___ Document section ___

Elementary signals
Elementary signals such as exponential and sinusoidal signals, the step function, the impulse function, and the ramp function feature prominently in the study of signals and systems.
Here are various elementary signals discussed one by one.
Exponential signals
The general form to represent an exponential signal is:
x(t)=Be^at,
Here, both B and a are real parameters. B represents the amplitude of the exponential signal measured at time t=0.
Depending on the other parameter a is positive or negative, we may identify two special cases:
- Decaying exponential, where a<0
- Growing exponential, where a>0.
The exponential nature of a signal is confirmed by:
r=e^a, for some a.
Sinusoidal signals
The general form to represent sinusoidal signals is:
x(t)=Acos(wt+o),
Where A is the amplitude, w is the frequency in radians per second and o is the phase angle in radians. A sinusoidal signal is an example of a periodic signal, the period of which is:
T=2pi/w
We may readily show that:
x(t+T)=Acos(w(t+T)+o) =Acos(wt + wT + o) =Acos(wt + 2 pi+ o) =Acos(wt+o) =x(t).
Which satisfies the condition for a periodic signal.
The discrete-time signal may or may not be periodic. For it to be periodic with N samples it must yield:
x[n+N] = Acos((omega)n + (omega)N + o)
Which will require,
omegaN=2pim radians, omega=2pim/N radians/cycle, integer m, N.

___ Data segment ___

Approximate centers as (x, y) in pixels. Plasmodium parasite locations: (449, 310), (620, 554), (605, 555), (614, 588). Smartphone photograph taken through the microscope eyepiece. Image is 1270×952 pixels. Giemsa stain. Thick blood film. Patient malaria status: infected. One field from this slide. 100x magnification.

___

> **To be done**:
a: In the text on elementary signals, what does B represent in the exponential signal x(t)=Be^at?
b: From the text on elementary signals, reproduce the passage from "The exponential nature" to "integer m, N.", swapping "phase angle" for "phase shift".
c: Please continue the text on elementary signals from where it stops.

> **Answers for this exercise**:
a: B is the amplitude of the exponential signal measured at time t=0.

b:
The exponential nature of a signal is confirmed by:
r=e^a, for some a.
Sinusoidal signals
The general form to represent sinusoidal signals is:
x(t)=Acos(wt+o),
Where A is the amplitude, w is the frequency in radians per second and o is the phase shift in radians. A sinusoidal signal is an example of a periodic signal, the period of which is:
T=2pi/w
We may readily show that:
x(t+T)=Acos(w(t+T)+o) =Acos(wt + wT + o) =Acos(wt + 2 pi+ o) =Acos(wt+o) =x(t).
Which satisfies the condition for a periodic signal.
The discrete-time signal may or may not be periodic. For it to be periodic with N samples it must yield:
x[n+N] = Acos((omega)n + (omega)N + o)
Which will require,
omegaN=2pim radians, omega=2pim/N radians/cycle, integer m, N.

c:
Relation between sinusoidal and complex exponential signals
Let us consider a complex exponential
e^iθ.
Using Euler’s identity, we can expand this term as:
e^iθ=cosθ+jsinθ
According to the result, we can express the continuous-time sinusoidal signal of the above equation is the real part of the complex exponential signal Be^iwt,
Where B=Ae^iΦ. This quantity in itself is complex, therefore it can be further written as:
Acos(wt+Φ)=Re{Be^iwt}.
The Re{} denotes the real part of the complex quantity enclosed inside the braces.
We can also define a continuous-time sinusoidal in terms of the sine function, such as:
x(t)=Asin(wt+Φ).
It is represented by the imaginary part of the complex exponential signal
Be^iwt.
We can write it as:
Asin(wt+Φ)=Im{Be^iwt}.
Where Im denotes the imaginary part of the complex quantity enclosed inside the braces. The sinusoidal signal of x(t)=Asin(wt+Φ) differs from x(t)=Acos(wt+o), by a phase angle of 90 degree.
Similarly, in a discrete-time case, we can write:
Acos(Ωn+Φ)=Re{Be^iΩn} And, A sin(Ωn+Φ)=Im{Be^iΩn}.
Where B is defined in terms of A and Φ.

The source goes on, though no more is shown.